According to the results in Table 2, compared with other network models, the experimental model has a significant improvement in relation prediction results compared with TransE and ComplEx models and a slight improvement compared with the R-GCN model. By comparative analysis, the traditional TransE model only carries out semantic analysis and feature extraction for entities and relationships, but does not combine the topological relationship structure among entities in the knowledge graph, and R-GCN and this model proposed the AttW-GCN model that uses the figure of the convolution neural network, combined with the mapping between entities in the topology. Therefore, it performs well in link prediction.

In addition, in terms of the complexity of the model, compared with the complexity of the traditional nonneural network model, it takes more time because of the use of the neural network. Compared to R-GCN, the time is slightly longer than that of R-GCN due to the extra attention layer.

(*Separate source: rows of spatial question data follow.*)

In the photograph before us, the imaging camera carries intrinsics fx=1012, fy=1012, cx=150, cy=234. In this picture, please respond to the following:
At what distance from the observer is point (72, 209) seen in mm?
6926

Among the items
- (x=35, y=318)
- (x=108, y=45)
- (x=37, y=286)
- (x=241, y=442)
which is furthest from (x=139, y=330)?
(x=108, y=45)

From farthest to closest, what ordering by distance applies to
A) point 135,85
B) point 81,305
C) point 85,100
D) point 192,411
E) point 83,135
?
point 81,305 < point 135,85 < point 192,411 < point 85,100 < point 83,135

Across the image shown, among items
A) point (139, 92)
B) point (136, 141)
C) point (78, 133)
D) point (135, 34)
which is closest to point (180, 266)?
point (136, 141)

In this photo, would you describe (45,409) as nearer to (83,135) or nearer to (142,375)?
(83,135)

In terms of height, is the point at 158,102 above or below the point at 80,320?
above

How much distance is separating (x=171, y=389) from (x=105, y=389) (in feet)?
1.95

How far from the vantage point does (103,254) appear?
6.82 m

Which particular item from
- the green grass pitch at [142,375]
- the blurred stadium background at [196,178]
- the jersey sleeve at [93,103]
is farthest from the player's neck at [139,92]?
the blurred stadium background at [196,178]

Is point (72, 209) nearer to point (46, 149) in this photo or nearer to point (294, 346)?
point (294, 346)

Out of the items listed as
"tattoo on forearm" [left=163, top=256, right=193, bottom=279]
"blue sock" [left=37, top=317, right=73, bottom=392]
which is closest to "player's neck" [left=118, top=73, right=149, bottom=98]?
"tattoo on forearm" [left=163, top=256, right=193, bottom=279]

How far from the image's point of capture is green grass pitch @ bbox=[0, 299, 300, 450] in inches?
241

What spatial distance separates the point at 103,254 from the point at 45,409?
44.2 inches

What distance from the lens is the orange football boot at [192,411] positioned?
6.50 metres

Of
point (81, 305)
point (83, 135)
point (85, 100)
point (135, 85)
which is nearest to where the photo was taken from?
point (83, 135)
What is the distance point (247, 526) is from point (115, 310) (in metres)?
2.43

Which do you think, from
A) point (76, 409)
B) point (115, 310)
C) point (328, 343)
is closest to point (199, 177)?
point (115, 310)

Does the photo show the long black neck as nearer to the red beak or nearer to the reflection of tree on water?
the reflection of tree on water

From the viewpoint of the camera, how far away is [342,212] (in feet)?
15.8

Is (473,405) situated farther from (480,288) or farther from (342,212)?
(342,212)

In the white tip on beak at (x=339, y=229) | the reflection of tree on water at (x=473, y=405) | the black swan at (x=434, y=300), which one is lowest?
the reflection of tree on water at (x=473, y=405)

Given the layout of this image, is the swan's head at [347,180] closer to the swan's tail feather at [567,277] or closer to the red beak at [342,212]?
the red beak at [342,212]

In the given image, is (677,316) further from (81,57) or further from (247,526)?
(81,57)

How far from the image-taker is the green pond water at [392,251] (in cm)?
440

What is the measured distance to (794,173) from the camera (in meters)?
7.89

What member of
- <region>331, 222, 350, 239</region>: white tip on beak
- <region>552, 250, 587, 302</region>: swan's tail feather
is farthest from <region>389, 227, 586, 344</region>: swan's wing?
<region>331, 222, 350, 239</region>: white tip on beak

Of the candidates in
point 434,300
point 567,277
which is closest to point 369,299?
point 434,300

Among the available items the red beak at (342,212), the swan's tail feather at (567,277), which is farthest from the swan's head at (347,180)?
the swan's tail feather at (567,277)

In the access control model experiment, after the above classification based on the attention-weighted graph convolutional neural network, the knowledge base is divided into 12 categories of secondary authority and four categories of first-level authority, and role-permission allocation is carried out. The distribution results of the categories of personnel are shown in Table 3, and the other categories are the same as the categories of personnel.

Simulate user-role assignment permissions for three levels of users, in which the user category includes three levels, as shown in Table 4.

Experiment based on the test of three kinds of users, according to the different attribute evaluation credibility; activate different roles, to judge the data access security and access flexibility; the results are shown in Table 5, in which the same ID represents the same user, but the user environment properties may be different; ∨ conforms to the current property, and ○ does not conform to the current attributes. Table 5 shows that user 001 and user 002 have different attributes. The current trust of user 001 and user 002 is calculated to determine whether the user activates the role and accesses data.

More than 100 users with different role permissions were selected in the experiment, and more than 500 permission tests were conducted under different environment attributes. The test results met the requirements of safe, flexible, and fine-grained knowledge graph data permission management defined in the paper.

6. Conclusion

Compared with the traditional database, the knowledge graph database has more dispersed data and more complex data structure, so it is necessary to carry out more efficient and fine-grained data authority management for the knowledge graph database. We proposed a method of entity relationship prediction and authority management based on the knowledge graph base in this paper. Firstly of all, the knowledge base of data is constructed, and the entity relationship is predicted to complete the relationship of the knowledge base and establish a relatively complete knowledge base. Then, on this basis, the graph convolutional neural network is used to divide permission, and the access control is realized. The future work will study the link prediction model in depth and modify its parameters through data training to improve the efficiency and time complexity of the proposed model and optimize the access control model based on attributes.

Data Availability

The data used to support the findings of this study are available from the corresponding author upon request.

Conflicts of Interest

The authors declare that they have no conflicts of interest.

Acknowledgments

The authors acknowledge the National Natural Science Foundation of China (61373160), the research project (F2021210003) of the Natural Science Foundation of Hebei Province, the research project (QN2020197) of the Education Department of Hebei Province, and the research project of the Hebei Science and Technology Information Processing Laboratory.